Additionally, GameStop’s turnaround strategy leaves a lot to be desired. Wall Street and investors haven’t been given the finer details of how the company will gobble up shares in the digital gaming arena.
Again, the company’s net cash should provide a much higher floor for its share price than it did pre-pandemic. But with steady sales growth or unlikely profitability for years, there is significant downside potential with GameStop.

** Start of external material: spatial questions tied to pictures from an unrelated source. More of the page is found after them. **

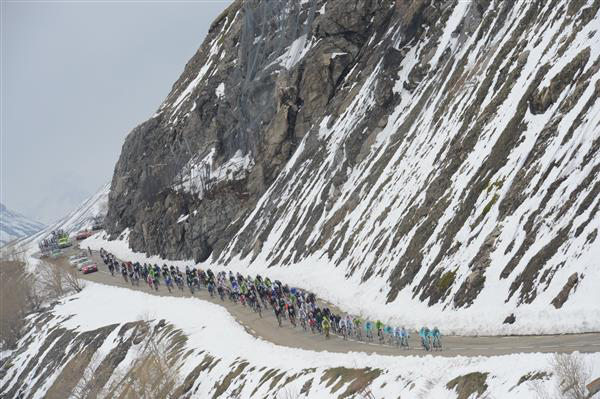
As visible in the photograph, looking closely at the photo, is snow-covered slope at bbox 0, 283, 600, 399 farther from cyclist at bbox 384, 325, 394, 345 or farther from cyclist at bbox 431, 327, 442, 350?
cyclist at bbox 431, 327, 442, 350

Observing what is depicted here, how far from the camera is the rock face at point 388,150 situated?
29.8 metres

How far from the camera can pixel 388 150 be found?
57812 mm

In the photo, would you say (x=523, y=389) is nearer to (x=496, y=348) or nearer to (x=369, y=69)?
(x=496, y=348)

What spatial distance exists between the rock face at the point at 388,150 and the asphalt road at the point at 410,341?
234 centimetres

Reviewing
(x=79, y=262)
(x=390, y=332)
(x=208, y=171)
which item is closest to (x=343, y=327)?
(x=390, y=332)

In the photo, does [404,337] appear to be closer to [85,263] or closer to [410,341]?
[410,341]

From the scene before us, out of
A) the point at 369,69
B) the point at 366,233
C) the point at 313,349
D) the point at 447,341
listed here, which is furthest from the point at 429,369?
the point at 369,69

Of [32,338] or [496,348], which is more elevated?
[496,348]

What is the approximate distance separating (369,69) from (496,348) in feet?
167

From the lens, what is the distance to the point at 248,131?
83438mm

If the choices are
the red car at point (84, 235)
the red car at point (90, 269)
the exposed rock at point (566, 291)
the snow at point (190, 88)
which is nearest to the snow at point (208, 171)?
the red car at point (90, 269)

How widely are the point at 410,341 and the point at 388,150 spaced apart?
2990 centimetres

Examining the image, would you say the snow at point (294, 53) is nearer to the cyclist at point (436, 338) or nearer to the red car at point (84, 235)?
the cyclist at point (436, 338)

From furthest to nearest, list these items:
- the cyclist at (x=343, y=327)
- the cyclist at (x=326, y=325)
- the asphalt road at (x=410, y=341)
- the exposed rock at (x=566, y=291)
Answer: the cyclist at (x=326, y=325) < the cyclist at (x=343, y=327) < the exposed rock at (x=566, y=291) < the asphalt road at (x=410, y=341)
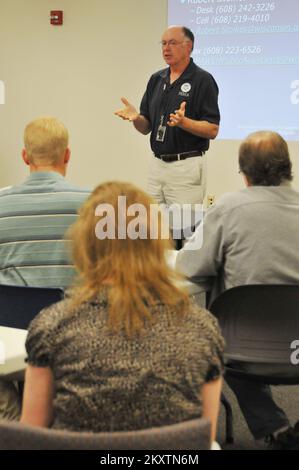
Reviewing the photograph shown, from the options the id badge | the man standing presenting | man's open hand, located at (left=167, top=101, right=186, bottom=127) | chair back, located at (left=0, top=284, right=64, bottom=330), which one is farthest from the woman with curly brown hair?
the id badge

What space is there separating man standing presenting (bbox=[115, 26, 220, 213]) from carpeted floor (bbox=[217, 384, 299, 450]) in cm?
177

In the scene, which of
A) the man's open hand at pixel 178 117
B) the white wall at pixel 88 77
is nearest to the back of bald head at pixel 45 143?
the man's open hand at pixel 178 117

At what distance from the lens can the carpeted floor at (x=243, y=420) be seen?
2.80 metres

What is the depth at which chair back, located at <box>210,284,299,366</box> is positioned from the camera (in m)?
2.30

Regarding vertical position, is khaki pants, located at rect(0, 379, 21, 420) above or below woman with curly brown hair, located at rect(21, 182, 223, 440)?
below

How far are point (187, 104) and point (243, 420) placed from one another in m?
2.35

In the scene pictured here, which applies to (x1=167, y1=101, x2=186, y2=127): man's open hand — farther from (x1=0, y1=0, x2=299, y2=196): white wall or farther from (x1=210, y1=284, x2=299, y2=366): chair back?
(x1=210, y1=284, x2=299, y2=366): chair back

Digital World Acquisition Corp. : $1,068,000 (434% increase)
Robinhood’s third stock to skyrocket in 2021 is the Special Purpose Acquisition Company (SPAC) Acquisition of the digital world (DWAC 0.35% ). Since its debut in late September, shares of Digital World Acquisition have increased by 434%. This means that a $200,000 investment on day one would be worth nearly $1.07 million less than three months later.
While most of the SPACs were destroyed in the second half of 2021, Digital World Acquisition soared after the announcement of a merger agreement on October 20 with Trump Media and Technology Group (TMTG), the social media platform led by former President Donald Trump. TMTG’s platform, known as Truth Social, will offer a subscription-based video streaming service, as well as access to news, podcasts and documentaries, among other content. The deployment of this content platform is planned for the first quarter of the coming year.
Earlier this month, Digital World Acquisition announced that it had secured commitments for $1 billion in capital after the merger between it and TMTG was completed. This funding will be combined with the approximately $293 million that Digital World has raised with its SPAC debut. In total, after expenses, TMTG is expected to have approximately $1.25 billion in capital to fund its operations.
On the one hand, there’s no denying that former President Trump has a loyal following that will likely jump at the chance to be a part of Truth Social’s content offering. If these people become subscribers and/or if TMTG can effectively monetize these users, this media venture could prove successful.
On the other hand, the media space is highly competitive and TMTG is still in the development stage of its content offerings. The company is almost certain to lose money as it ramps up, making it difficult to trust its current valuation. For now, it’s a title to watch with interest, but not to own.
This article represents the opinion of the author, who may disagree with the “official” recommendation position of a high-end consulting service Motley Fool. We are heterogeneous! Challenging an investing thesis — even one of our own — helps us all think critically about investing and make decisions that help us become smarter, happier, and wealthier.